Example applications:
- Debug by examining variable states at specific execution points
- Verify expected behaviors by comparing actual vs. expected values
- Trace how data changes through an execution path
Code Coverage
Access branch-level coverage data to:
- Identify execution paths for specific tests
- Map relationships between tests and source code
- Find uncovered code that needs tests
Example applications:
- Analyze execution paths by inspecting covered lines for specific tests
- Find tests affected by code changes by identifying which tests cover specific lines
- Understand test dependencies before refactoring or adding features
Snapshot Management
Update test snapshots after intentional behavior changes.
Snapshots can be updated for a specific test, a file, or the whole project.
Example Use Cases
Use Wallaby’s runtime context to guide common agent workflows. These example prompts are written to make the agent check Wallaby data before or after it changes code.
Fix Failing Tests
Fix all failing tests. Check runtime values first to understand what is wrong.Fix the test under cursor. Check coverage before and after the fix.Fix the test at <test_name | location>. Check coverage before and after the fix.Fix tests covering foo.ts or the bar function. Update snapshots if needed.
Create New Tests
Add tests for uncovered lines in this file. Verify file and overall coverage after adding them.Add tests for uncovered lines in <file_name | location>. Verify file and overall coverage after adding them.Find tests for the function under cursor using Wallaby coverage tools. Suggest tests for uncovered lines.Find tests for the function at <location> using Wallaby coverage tools. Suggest tests for uncovered lines.

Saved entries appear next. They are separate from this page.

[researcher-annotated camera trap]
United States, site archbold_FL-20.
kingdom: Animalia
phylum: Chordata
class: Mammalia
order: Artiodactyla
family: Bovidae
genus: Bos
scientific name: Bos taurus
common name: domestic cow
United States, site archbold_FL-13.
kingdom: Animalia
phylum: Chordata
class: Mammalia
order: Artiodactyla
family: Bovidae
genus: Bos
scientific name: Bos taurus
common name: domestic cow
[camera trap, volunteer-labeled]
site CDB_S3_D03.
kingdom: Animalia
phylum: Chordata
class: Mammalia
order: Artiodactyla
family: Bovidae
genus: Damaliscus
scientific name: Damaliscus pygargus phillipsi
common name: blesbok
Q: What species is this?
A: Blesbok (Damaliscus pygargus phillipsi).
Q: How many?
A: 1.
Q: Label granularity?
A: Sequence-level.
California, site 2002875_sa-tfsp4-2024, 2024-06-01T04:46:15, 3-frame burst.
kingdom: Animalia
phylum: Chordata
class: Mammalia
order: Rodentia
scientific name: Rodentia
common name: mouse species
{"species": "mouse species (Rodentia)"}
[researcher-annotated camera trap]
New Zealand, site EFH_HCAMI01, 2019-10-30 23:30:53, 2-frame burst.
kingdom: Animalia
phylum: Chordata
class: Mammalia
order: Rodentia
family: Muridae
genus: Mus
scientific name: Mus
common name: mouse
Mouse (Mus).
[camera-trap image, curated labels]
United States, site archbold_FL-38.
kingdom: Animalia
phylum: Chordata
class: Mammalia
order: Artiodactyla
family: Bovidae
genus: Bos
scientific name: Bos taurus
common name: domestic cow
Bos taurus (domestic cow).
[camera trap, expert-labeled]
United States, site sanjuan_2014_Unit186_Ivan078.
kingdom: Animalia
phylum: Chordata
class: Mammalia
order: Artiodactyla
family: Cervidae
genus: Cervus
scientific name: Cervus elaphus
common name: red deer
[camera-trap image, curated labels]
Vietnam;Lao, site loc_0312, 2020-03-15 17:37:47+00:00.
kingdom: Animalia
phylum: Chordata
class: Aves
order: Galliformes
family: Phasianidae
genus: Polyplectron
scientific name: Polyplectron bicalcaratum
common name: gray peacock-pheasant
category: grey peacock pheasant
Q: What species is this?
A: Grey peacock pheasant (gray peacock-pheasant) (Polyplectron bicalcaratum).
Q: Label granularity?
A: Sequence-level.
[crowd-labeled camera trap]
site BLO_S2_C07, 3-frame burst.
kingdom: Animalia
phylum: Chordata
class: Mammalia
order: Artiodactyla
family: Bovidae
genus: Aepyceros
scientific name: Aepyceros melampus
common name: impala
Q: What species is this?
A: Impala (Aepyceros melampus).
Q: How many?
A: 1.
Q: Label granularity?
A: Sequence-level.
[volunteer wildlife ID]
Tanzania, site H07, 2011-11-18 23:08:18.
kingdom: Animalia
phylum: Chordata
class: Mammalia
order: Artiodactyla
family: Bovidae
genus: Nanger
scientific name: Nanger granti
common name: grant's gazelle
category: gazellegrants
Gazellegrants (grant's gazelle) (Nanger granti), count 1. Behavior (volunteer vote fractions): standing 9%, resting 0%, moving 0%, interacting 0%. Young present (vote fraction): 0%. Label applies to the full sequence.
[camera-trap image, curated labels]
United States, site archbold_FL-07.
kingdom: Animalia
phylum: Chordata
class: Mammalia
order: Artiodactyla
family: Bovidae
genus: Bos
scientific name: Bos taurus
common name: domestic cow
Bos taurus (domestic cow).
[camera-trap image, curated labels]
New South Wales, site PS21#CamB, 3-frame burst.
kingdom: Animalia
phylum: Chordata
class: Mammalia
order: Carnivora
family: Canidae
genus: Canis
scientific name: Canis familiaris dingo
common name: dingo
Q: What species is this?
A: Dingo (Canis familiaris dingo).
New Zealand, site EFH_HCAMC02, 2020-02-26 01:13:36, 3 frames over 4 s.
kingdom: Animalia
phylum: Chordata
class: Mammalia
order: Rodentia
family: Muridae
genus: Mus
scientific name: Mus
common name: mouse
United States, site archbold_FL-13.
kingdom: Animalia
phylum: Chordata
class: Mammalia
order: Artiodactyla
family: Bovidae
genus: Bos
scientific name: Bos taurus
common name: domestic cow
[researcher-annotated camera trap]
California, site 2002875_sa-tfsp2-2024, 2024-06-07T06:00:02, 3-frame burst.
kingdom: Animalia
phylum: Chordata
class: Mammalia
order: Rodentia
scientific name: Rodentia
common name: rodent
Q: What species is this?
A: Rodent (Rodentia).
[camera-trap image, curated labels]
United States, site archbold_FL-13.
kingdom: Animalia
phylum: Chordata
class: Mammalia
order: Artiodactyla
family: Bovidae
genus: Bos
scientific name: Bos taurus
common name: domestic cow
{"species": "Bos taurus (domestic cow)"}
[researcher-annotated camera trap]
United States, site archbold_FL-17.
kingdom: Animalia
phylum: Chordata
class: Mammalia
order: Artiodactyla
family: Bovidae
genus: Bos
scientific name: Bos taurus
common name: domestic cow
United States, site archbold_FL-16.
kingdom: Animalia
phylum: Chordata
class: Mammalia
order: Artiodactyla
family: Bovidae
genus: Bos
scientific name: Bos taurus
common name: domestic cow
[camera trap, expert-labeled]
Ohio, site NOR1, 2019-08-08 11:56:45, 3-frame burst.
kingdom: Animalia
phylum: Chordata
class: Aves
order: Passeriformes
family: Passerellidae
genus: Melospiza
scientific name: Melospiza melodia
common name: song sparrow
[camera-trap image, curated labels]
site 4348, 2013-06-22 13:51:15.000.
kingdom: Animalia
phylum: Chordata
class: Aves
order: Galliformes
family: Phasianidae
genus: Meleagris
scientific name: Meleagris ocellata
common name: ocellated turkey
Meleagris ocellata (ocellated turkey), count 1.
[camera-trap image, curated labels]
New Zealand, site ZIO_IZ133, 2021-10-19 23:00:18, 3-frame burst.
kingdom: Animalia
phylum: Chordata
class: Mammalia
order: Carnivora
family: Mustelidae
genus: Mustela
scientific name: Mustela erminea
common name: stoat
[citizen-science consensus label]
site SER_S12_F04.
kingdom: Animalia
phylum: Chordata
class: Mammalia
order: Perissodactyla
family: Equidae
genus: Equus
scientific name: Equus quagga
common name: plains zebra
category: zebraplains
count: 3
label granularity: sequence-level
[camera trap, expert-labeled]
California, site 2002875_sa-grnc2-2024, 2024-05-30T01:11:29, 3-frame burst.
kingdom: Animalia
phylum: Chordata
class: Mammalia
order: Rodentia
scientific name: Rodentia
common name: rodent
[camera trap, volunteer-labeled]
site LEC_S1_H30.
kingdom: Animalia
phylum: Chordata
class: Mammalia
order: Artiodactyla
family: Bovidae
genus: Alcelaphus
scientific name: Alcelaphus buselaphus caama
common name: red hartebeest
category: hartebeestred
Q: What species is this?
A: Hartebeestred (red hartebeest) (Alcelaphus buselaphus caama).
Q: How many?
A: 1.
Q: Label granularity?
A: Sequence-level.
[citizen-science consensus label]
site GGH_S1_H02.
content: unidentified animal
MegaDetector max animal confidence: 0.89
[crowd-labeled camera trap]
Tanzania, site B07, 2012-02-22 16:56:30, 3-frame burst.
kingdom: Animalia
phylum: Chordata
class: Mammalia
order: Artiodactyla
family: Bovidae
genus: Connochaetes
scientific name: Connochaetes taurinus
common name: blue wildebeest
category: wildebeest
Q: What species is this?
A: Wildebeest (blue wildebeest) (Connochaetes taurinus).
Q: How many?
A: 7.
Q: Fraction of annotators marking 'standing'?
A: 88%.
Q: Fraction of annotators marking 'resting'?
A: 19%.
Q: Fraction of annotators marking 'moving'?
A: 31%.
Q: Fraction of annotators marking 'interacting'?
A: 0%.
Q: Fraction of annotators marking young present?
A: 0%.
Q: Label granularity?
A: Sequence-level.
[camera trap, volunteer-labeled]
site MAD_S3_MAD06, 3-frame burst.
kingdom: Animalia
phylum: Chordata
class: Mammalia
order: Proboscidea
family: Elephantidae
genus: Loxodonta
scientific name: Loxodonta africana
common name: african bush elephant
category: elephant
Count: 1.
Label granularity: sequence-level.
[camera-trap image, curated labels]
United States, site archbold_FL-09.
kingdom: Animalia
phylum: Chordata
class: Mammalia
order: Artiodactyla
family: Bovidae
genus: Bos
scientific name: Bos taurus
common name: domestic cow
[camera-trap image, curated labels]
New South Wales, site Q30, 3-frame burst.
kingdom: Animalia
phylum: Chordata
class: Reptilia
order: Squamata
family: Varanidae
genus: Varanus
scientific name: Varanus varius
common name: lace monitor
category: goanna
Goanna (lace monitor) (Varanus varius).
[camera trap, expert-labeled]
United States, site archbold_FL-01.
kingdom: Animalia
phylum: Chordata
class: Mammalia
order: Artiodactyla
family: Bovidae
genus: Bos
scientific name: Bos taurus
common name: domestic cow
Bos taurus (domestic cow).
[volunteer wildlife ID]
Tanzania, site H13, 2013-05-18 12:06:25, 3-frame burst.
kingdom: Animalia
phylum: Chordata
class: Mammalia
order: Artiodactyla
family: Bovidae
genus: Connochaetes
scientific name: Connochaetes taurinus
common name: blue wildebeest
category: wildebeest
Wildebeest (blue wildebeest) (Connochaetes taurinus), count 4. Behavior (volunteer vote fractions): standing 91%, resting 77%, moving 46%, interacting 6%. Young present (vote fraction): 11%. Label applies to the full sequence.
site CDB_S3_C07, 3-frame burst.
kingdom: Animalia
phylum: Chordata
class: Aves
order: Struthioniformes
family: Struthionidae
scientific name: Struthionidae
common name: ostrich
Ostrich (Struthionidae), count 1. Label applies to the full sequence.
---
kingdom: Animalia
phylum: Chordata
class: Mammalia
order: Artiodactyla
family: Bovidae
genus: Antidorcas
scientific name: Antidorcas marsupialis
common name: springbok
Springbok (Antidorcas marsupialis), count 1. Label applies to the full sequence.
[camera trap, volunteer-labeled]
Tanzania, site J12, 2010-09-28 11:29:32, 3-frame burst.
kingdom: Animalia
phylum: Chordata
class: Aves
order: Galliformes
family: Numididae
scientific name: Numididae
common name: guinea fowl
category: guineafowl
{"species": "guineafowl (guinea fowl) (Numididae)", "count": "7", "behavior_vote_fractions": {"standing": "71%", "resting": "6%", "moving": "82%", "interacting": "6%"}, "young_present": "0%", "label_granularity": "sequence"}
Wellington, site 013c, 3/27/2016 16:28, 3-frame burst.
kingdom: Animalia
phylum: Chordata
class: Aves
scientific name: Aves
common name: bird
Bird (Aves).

Analyze, Plan, and Learn the Codebase
Analyze coverage of the test under cursor.Analyze coverage of the test at <location>.What tests are affected by my current code changes?Debug the failing test using runtime values.List functions in source.ts covered by both "test 1" and "test 2".Identify potential areas for code optimization based on test coverage data.
Advanced Workflows
Combine these prompts for larger workflows:
Add this new feature to the project. Add tests first, make sure all tests pass, and verify coverage is at least 80% after the change.